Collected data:
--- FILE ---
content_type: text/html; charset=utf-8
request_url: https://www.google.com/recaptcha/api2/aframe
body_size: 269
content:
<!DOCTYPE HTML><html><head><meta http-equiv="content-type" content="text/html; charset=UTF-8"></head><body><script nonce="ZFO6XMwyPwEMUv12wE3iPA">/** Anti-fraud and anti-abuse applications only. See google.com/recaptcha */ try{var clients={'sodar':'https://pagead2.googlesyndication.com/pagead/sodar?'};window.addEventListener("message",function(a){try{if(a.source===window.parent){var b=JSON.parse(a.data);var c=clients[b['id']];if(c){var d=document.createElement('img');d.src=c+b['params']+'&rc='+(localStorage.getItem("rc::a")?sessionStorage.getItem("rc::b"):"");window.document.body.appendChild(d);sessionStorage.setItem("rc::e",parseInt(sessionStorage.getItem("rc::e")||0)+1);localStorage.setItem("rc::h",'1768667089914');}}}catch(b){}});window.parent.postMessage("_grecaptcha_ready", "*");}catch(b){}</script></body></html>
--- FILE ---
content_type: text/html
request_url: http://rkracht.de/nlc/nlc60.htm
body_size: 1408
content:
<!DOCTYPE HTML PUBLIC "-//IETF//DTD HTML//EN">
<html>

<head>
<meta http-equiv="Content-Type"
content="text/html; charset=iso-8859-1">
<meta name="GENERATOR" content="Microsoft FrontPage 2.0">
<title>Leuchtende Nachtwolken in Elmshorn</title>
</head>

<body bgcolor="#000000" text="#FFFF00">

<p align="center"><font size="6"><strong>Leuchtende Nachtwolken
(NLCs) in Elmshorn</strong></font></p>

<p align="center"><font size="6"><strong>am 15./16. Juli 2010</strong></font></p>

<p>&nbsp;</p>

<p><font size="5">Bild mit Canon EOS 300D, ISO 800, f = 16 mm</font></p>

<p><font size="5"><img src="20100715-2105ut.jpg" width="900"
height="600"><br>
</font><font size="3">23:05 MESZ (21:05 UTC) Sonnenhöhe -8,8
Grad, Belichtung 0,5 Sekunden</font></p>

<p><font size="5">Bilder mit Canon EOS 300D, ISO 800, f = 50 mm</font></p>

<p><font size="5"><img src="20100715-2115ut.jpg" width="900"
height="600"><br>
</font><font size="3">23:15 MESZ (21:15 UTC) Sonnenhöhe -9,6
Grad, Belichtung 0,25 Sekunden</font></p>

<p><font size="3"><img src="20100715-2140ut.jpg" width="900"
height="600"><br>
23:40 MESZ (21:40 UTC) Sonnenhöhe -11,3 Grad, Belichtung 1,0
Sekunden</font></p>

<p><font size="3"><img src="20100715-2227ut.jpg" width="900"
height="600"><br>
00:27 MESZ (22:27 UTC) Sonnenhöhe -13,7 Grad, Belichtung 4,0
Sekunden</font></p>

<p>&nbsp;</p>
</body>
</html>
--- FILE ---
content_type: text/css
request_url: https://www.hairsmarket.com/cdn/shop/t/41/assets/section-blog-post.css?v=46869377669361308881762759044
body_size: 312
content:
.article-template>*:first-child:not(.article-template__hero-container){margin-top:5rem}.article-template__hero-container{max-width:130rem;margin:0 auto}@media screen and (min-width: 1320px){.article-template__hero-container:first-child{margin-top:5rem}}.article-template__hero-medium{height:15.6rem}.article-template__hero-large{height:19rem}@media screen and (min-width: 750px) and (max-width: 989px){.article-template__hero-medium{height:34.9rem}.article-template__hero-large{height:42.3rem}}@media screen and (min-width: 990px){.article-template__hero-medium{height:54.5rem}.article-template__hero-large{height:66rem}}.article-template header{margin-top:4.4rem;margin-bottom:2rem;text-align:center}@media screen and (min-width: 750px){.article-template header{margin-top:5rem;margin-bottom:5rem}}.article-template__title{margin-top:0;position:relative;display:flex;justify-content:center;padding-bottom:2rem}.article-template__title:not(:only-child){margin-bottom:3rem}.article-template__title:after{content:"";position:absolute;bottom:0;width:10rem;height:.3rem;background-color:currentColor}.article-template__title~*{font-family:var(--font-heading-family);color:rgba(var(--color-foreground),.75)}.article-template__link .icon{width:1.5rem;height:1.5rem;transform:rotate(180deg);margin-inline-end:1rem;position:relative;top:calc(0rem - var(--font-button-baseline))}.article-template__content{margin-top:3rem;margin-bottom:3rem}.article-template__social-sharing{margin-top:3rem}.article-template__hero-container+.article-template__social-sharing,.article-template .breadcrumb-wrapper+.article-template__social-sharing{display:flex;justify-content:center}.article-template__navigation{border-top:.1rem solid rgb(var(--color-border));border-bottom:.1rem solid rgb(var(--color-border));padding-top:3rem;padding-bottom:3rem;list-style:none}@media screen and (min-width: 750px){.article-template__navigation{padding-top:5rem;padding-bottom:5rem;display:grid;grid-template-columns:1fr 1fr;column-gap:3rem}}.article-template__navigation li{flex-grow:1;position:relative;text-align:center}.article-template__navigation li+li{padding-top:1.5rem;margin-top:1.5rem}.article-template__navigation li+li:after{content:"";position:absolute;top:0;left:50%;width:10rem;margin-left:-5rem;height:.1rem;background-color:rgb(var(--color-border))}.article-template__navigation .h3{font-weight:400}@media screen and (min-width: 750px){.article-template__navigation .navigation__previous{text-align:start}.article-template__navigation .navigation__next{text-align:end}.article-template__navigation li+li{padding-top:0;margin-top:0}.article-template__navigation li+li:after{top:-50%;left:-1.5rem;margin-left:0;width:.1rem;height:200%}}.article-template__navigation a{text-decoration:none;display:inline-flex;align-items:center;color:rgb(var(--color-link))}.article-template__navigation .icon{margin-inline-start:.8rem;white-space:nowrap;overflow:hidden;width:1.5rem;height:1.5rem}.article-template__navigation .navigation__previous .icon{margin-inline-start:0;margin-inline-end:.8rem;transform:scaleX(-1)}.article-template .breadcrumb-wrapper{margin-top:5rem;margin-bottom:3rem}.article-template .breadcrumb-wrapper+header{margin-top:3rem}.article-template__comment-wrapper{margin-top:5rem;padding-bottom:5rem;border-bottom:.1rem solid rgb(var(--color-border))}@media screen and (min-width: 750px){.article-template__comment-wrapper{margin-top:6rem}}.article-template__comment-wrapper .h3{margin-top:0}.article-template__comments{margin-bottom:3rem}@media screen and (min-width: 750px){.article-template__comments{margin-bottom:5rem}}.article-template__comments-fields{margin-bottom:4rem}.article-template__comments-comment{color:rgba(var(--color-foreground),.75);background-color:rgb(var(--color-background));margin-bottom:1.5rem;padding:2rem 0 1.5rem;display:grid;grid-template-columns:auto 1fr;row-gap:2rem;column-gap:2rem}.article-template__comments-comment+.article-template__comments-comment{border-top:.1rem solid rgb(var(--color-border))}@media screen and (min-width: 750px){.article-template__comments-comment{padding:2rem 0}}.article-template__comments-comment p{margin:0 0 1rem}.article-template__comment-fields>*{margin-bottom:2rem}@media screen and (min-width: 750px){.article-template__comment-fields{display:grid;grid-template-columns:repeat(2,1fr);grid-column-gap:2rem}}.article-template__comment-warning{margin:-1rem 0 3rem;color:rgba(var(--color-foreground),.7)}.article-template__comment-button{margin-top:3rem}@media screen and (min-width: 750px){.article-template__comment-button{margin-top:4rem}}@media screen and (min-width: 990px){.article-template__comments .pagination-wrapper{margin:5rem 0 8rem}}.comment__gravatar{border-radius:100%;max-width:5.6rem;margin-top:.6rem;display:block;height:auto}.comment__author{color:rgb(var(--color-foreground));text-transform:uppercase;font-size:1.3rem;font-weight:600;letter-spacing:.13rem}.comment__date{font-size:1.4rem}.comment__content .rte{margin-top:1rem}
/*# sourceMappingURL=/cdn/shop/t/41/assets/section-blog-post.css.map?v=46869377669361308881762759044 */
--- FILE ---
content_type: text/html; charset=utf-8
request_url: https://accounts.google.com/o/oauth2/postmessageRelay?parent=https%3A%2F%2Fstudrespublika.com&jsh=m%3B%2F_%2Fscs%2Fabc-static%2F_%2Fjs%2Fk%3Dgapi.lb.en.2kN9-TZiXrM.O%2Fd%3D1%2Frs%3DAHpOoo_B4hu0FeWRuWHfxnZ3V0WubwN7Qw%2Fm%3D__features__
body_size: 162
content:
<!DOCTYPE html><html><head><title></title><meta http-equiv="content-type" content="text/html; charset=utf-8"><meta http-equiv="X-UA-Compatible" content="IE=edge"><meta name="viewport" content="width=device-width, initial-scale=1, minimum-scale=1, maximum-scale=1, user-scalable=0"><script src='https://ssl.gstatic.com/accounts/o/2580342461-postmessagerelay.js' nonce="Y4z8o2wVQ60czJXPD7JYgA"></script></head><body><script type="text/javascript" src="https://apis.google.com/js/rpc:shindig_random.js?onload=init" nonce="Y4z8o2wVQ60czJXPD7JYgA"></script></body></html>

INSTRUCTIONS TO FOLLOW — Please return a copy of each line in the entries that has the string "blog".

EXERCISE ANSWER —
request_url: https://www.hairsmarket.com/cdn/shop/t/41/assets/section-blog-post.css?v=46869377669361308881762759044
/*# sourceMappingURL=/cdn/shop/t/41/assets/section-blog-post.css.map?v=46869377669361308881762759044 */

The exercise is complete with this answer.